The end result should be – as mentioned in the Community Strategic Guidelines – an open and competitive digital economy with higher productivity, more jobs, and inclusive access to advanced infrastructure and services.
Above all, this Conference should lead us to concrete and simple conclusions – to points for action. We are meeting at a critical juncture, just before we move into the next Programming period for the Structural Funds. Especially for the newly acceded Member States, this is an unprecedented opportunity to transform regional economies in a lasting way, with enormous benefits both for individual regions and for the EU as a whole.
Excellencies, ladies and gentlemen,
We will never have a better opportunity than this to promote growth and jobs in Europe.
Before I close, let me remind you that the promising future I have tried to outline cannot be taken for granted. And one very practical obstacle we still face is the lack of agreement on the future of the EU’s financial perspectives. Without that, the activities I have outlined cannot begin. Indeed, the start of the new programmes is already liable to be delayed.
Of course, for the Member States who joined the EU only last year, this is a particular problem.
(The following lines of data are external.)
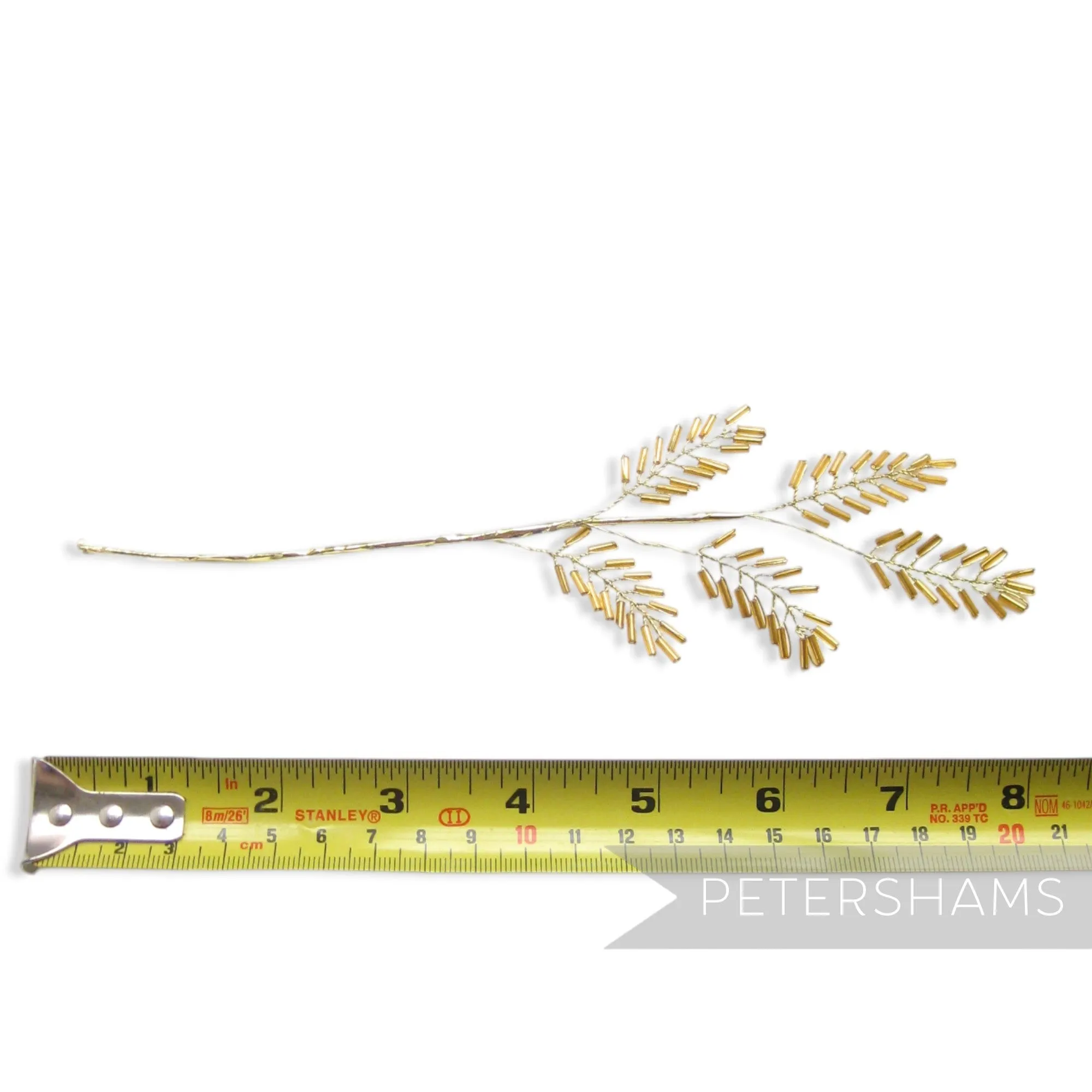 Beaded & Wired Leaf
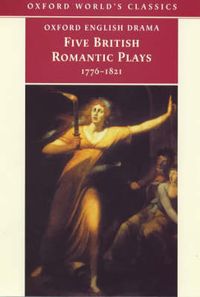 Produktbild: British Romantic Plays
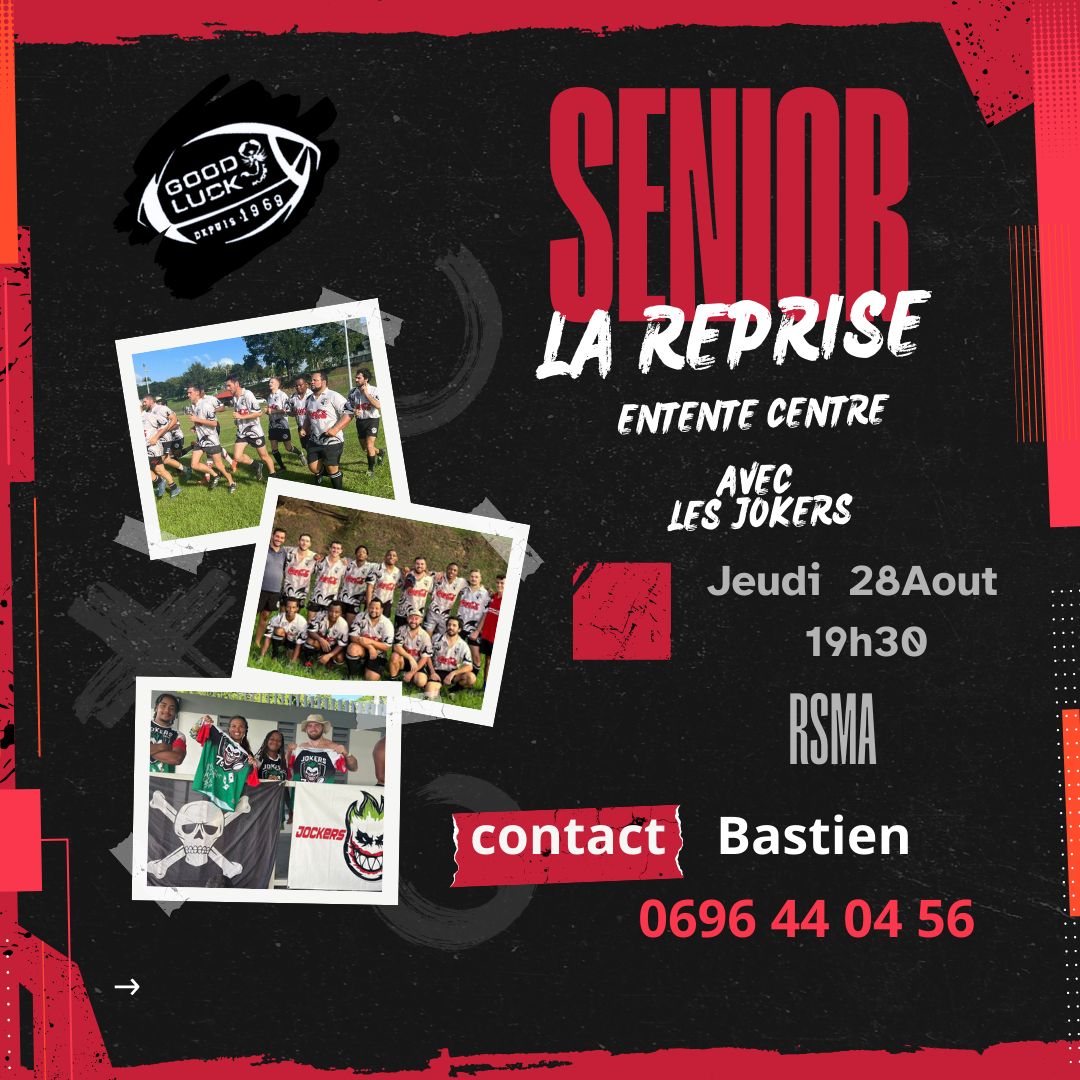 **SENIORS - LA REPRISE !**... - Rugby Good Luck - Martinique | Facebook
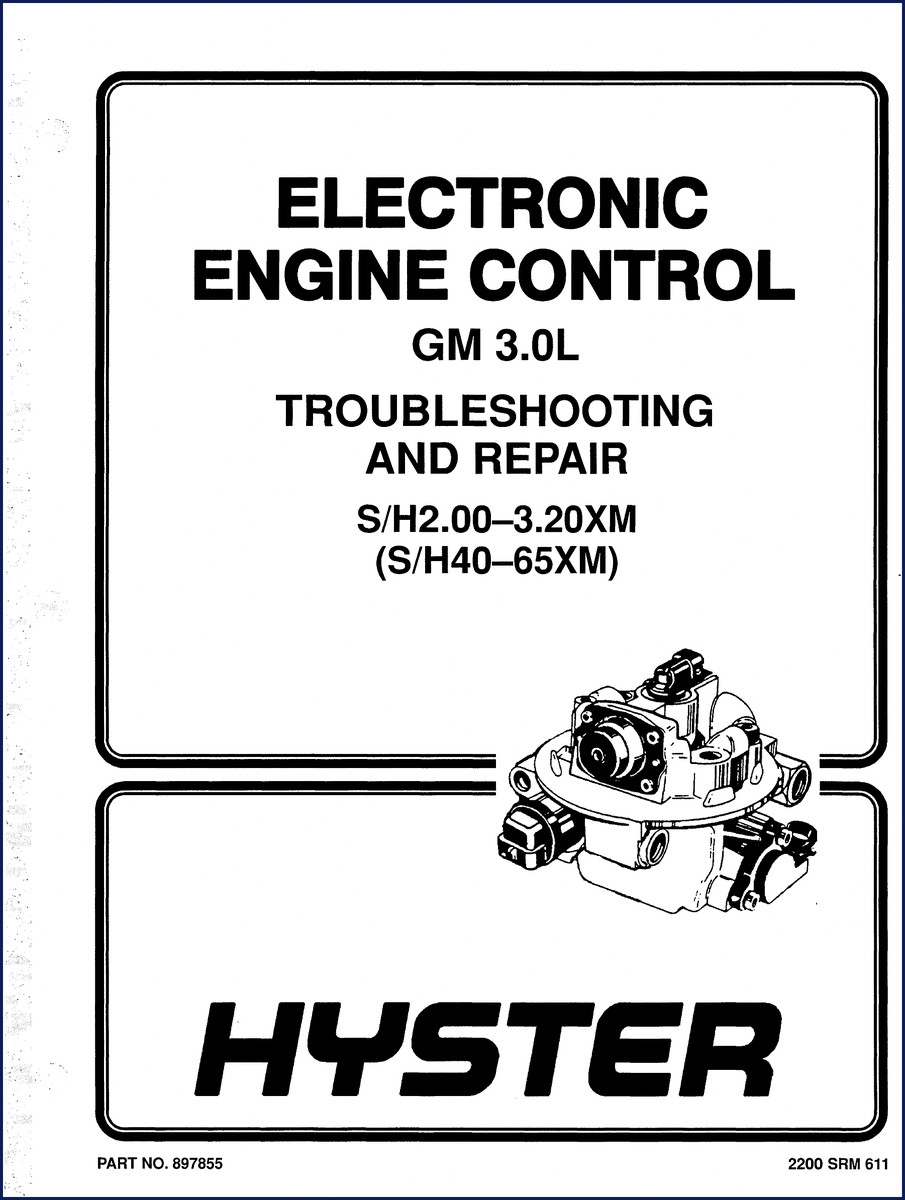 Hyster S2.00XM S3.20XM S40XM S65XM Troubleshooting Manual cover - 96 pages OEM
Conferences like this one are enormously helpful in facilitating the programming process by generating contacts and ideas. But let me remind all Member States that, until the budget is agreed, programmes cannot be prepared with full certainty. And that means we are missing valuable opportunities to promote the knowledge society in all regions of the European Union.
I am convinced that we have the chance to do something really worthwhile. I am determined that we should make the best possible use of the Structural and other EU funds to promote growth and jobs in Europe. Building the foundations of a knowledge society and addressing Europe’s underperformance in research and innovation is at the core of this challenge. So let us make the most of this occasion, and let us seize the opportunity to create a Knowledge Society for all.
Many thanks for your interest and attention, and may you profit from this work!